Compiti da svolgere »
[1] Puoi aggiornare il brano scelto riscrivendo tutto da "C’è qualcosa che" fino a "reggere ogni cittadinanza." e mettendo "comunità" al posto di "cittadinanza"?
[2] Puoi riscrivere in forma più breve il paragrafo del brano scelto che comincia con "C’è qualcosa che la politica", conservandone i fatti principali?

Brano scelto »
....................

È “Il castello dei destini incrociati” di Italo Calvino. In una città i destini sono sempre incrociati, si incrociano e questo è il senso più vero di abitare una città. Interrogarsi su cosa sia “il vuoto che rimane tra quello che ci si aspetta e quello che ci tocca”. Credo che forse, quel vuoto, è il futuro possibile, non quello probabile, ma quello possibile. Quello che nessuno più racconta.
C’è qualcosa che la politica, questa forma che abbiamo dato al nostro stare insieme, non sa più fare: immaginare il futuro, non ciò che è probabile, ma ciò che è possibile. L’etica della possibilità. La politica è chiamata a rispettare “l’etica della possibilità”, perché questo è il patto su cui ancora può reggere ogni cittadinanza.

....................

Sezione dati »
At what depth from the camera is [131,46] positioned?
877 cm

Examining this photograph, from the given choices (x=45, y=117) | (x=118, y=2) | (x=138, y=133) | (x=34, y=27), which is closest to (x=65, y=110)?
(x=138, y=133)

....................

Risposte date »
[1]
C’è qualcosa che la politica, questa forma che abbiamo dato al nostro stare insieme, non sa più fare: immaginare il futuro, non ciò che è probabile, ma ciò che è possibile. L’etica della possibilità. La politica è chiamata a rispettare “l’etica della possibilità”, perché questo è il patto su cui ancora può reggere ogni comunità.

[2] La politica, la forma che abbiamo dato al nostro stare insieme, non sa più immaginare il futuro possibile anziché quello probabile. Deve invece rispettare "l’etica della possibilità", perché è il patto su cui può ancora reggere ogni cittadinanza.